● Passage given
....

Generating Survival Estimates

Survival Predictions

First, make sure that you have generated the transition matrices.

Future state probabilites for any population of individuals from an initial time can be generated using survivorship_vector(). The most common application is likely to be generating future state probabilities for one individual, which can be obtained by specifying a radix with a 1 in the position of the state you want to predict from. At this point you can also generate a life expectancy for an individual starting in any state at any time from study entry using life_expectancy(), although it is possible to use censorLE() to obtain this directly from the data in wide format.

Note

It is implicitly assumed that the final state in your model is death, but this will also work for other outcomes that are the terminal state of a study. For example, if your study outcome is the age of reaching menopause then the life expectancy function will still give you a valid estimate.

METER.table.survivorship_vector(transmat, radix, initial_time, states)

Predict the expected proportion of a population being in a given state at each time point based on some initial time and number of individuals currently in each state. To get probabilities for one individual, simply proceed for a 1-individual population.

Parameters
  • transmat (list) – a list of numpy matrices that represent the transition probabilities at each time point. This is the first output from transitionprobs_and_samplesizes().

  • states (list) – the names of the states in the model

  • radix (numpy array) – an initial condition for the number of subjects in each state we want to model, specified as a numpy vector. For example, if we wanted the probabilities of being in each state for 1 individual starting at the first state in a 6-state model the radix would be generated by np.array([[1],[0],[0],[0],[0],[0]], dtype=float).

....

● Extracted entries
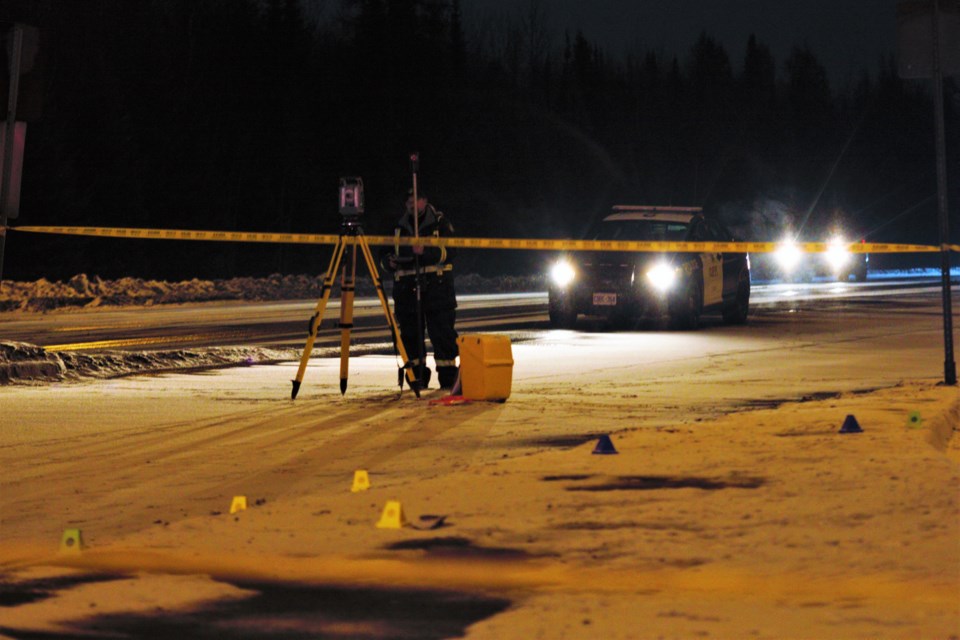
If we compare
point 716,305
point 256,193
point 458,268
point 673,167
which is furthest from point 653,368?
point 673,167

....

● Things to do
**1.** In the survival predictions page, which function can obtain a life expectancy directly from the data in wide format?
**2.** Copy the part of the survival predictions page starting with "Predict the expected" and going on through "a 1-individual population.".

● Answer set
**1.** censorLE()

**2.**
Predict the expected proportion of a population being in a given state at each time point based on some initial time and number of individuals currently in each state. To get probabilities for one individual, simply proceed for a 1-individual population.